Micron generated 68% of its revenue from DRAM chips in fiscal 2020, another 29% from NAND chips, and the remaining sliver came from other types of memory.

The computer and networking market accounted for the lion's share (42%) of Micron's revenue during the year, followed by the mobile market (27%), the storage market (18%), and the embedded market (13%).

Briefly passing a cyclical trough

DRAM and NAND prices peaked worldwide in 2018, then declined over the past two years due to a supply glut and sluggish demand for PCs and smartphones. To make matters worse, trade restrictions on Huawei, which accounted for 12% of its revenues in 2019, throttled its orders to the Chinese tech giant.

Those headwinds caused Micron's revenue to decline year over year for six straight quarters before rebounding in the third quarter of 2020. Its revenue growth then accelerated in the fourth quarter as its earnings turned positive again:

Growth (YOY)

Q4 2019

Q1 2020

Q2 2020

Q3 2020

Q4 2020

Revenue

(42%)

(35%)

(18%)

14%

24%

Adjusted EPS

(84%)

(84%)

(74%)

(22%)

93%

YOY = Year-over-year. Source: Micron quarterly reports.

Micron attributed the recovery to milder declines in DRAM prices and a sequential rebound in NAND prices, which were supported by four main pillars: accelerating orders for 5G handsets and network deployments, the automotive market's recovery and content share gains in connected cars, booming demand for data center chips amid the high usage of cloud-based services, and pandemic-induced purchases of new PCs.

Micron's accelerating growth strongly suggested it had weathered the COVID-19 crisis and passed a cyclical trough. Unfortunately, Micron's guidance for the first quarter, which calls for just 1% year-over-year revenue growth at the midpoint with a 2% decline in earnings, doused those hopes.

During the conference call, Micron CEO Sanjay Mehrotra attributed that slowdown to the "unprecedented combination of a global pandemic and U.S. restrictions on shipments to Huawei" -- which still accounted for 10% of its revenues in the fourth quarter.

The forecasts and valuations

Micron didn't offer any guidance for the full year, but analysts expect its revenue and earnings to rise 7% and 6%, respectively, as its growth accelerates in the second half of the year. Looking further ahead, analysts expect its revenue to rise 26% next year as its earnings more than double.

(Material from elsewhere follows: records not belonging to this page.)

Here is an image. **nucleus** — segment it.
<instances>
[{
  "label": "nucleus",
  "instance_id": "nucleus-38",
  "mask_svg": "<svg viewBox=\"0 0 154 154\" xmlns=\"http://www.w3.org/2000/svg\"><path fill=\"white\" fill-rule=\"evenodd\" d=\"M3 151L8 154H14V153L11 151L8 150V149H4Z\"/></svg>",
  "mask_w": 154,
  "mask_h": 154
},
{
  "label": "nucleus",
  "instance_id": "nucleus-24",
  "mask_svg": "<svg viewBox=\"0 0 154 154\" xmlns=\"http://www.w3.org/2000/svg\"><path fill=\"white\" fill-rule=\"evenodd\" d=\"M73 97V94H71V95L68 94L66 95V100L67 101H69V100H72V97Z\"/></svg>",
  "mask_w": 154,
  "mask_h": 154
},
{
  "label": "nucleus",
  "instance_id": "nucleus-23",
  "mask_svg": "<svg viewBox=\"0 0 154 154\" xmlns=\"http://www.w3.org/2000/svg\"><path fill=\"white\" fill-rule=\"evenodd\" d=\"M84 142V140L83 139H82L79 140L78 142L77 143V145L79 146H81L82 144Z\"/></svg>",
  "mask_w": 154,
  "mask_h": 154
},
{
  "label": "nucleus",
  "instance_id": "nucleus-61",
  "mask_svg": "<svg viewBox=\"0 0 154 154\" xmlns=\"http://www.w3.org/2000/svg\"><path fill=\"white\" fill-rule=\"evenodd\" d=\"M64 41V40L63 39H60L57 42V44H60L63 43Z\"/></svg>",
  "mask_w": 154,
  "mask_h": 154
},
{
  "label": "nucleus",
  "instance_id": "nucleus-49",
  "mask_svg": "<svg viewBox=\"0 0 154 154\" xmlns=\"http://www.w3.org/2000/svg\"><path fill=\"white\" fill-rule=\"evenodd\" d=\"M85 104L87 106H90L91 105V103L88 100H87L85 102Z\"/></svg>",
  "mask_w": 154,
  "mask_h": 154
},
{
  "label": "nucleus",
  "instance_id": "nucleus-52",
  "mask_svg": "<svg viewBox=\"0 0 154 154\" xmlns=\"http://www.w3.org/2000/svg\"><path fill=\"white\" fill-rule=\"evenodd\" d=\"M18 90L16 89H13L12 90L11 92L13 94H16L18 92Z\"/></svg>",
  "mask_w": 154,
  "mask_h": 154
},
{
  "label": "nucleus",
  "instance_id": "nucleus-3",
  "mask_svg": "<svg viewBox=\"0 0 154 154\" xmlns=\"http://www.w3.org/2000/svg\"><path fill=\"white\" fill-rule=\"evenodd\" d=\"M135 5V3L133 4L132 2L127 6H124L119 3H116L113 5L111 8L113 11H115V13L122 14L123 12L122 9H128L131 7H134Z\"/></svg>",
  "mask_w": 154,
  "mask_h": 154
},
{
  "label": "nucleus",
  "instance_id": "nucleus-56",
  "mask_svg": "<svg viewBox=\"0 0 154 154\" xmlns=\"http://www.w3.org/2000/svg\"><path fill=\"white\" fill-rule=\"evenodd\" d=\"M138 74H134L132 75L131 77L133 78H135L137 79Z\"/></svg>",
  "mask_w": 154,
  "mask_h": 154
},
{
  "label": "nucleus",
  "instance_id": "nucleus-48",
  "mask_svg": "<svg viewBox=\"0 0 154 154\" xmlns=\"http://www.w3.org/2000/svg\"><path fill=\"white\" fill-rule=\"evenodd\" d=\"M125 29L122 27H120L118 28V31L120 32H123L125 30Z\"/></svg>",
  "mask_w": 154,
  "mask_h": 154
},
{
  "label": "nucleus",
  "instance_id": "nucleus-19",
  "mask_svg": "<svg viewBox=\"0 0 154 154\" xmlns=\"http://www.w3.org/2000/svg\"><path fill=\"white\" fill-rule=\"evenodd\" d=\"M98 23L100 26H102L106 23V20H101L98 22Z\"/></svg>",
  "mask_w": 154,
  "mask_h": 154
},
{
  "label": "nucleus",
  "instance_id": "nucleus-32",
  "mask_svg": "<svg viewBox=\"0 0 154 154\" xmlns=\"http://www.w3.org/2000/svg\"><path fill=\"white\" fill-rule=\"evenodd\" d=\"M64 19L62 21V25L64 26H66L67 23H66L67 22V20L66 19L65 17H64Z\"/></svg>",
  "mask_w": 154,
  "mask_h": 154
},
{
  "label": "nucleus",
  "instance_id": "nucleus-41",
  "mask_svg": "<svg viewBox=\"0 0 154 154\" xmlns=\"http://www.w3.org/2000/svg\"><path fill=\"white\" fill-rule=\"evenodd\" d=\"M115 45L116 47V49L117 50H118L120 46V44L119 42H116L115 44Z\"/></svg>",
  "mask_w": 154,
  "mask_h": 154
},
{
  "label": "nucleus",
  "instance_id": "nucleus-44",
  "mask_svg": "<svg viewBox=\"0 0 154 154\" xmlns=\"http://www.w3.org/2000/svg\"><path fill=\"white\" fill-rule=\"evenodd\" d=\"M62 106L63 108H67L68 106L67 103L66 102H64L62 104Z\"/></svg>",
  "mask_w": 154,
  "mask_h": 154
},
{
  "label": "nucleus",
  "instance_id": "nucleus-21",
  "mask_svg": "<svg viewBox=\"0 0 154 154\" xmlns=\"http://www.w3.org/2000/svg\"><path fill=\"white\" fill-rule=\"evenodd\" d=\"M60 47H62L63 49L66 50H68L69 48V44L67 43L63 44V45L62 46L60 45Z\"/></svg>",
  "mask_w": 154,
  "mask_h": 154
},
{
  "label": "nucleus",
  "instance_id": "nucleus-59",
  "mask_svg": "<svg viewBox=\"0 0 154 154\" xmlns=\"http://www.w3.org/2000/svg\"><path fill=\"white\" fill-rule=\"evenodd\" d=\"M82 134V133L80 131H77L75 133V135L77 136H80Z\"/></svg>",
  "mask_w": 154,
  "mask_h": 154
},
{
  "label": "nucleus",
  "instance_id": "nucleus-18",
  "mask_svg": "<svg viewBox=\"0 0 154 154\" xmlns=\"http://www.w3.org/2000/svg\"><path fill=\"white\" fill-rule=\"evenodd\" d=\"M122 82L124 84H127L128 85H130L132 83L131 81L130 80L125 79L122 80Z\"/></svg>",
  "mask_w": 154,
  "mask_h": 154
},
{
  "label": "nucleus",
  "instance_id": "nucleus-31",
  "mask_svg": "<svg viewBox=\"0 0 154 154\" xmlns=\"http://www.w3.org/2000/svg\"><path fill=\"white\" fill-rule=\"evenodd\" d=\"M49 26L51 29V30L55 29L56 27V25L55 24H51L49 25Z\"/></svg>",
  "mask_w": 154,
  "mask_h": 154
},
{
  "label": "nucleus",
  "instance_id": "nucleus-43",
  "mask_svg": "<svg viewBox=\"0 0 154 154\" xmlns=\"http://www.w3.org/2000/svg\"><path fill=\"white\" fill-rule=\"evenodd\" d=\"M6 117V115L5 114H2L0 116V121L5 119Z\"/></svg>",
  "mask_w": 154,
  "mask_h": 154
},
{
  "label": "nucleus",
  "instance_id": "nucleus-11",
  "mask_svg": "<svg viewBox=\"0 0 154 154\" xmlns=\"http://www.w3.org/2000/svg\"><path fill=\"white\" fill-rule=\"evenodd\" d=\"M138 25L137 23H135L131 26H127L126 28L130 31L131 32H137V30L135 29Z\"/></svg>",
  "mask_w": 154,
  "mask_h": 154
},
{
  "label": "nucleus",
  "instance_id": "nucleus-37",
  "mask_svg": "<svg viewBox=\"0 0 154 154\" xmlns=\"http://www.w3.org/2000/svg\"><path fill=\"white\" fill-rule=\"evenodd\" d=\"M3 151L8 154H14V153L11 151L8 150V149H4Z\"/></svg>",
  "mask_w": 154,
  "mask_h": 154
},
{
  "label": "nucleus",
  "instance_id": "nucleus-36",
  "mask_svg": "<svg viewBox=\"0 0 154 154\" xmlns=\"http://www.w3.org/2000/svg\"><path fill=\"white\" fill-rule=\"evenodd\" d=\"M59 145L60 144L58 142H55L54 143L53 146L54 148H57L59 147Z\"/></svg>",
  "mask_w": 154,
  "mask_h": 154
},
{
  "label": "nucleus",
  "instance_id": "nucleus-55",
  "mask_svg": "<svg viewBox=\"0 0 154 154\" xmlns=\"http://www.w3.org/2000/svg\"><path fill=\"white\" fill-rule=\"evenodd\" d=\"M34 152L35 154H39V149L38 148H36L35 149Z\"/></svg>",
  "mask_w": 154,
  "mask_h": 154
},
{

Based on those estimates, Micron's stock initially looks cheap at 14 times forward earnings. However, investors should take analysts' forecasts with a pillar of salt, since a second wave of COVID-19 infections, an escalation of the trade war, and other unpredictable headwinds could disrupt that recovery.

Intel's (NASDAQ:INTC) planned sale of its NAND business to SK Hynix, which would help the South Korean chipmaker jump from fifth place to second place in the NAND market, could also hurt Micron.

Moreover, investors should remember that P/E ratios for cyclical stocks can easily drop to single-digit levels during a slowdown. Micron's P/E ratio remained in the single digits throughout most of 2018 and 2019, and only rebounded to double-digit levels when it seemed the worst was over.

Should investors buy Micron?

Micron remains the best direct investment on the memory market, since its top peers are either diversified across other markets or inaccessible to U.S. investors. Micron's stock could also rally next year if the pandemic fully passes and the catalysts in the 5G, cloud, PC, and auto markets kick in.

However, I'm not putting too much faith in that best-case scenario, especially with COVID-19 infections and geopolitical tensions still on the rise. In short, I'd avoid Micron and stick with better diversified tech companies for now.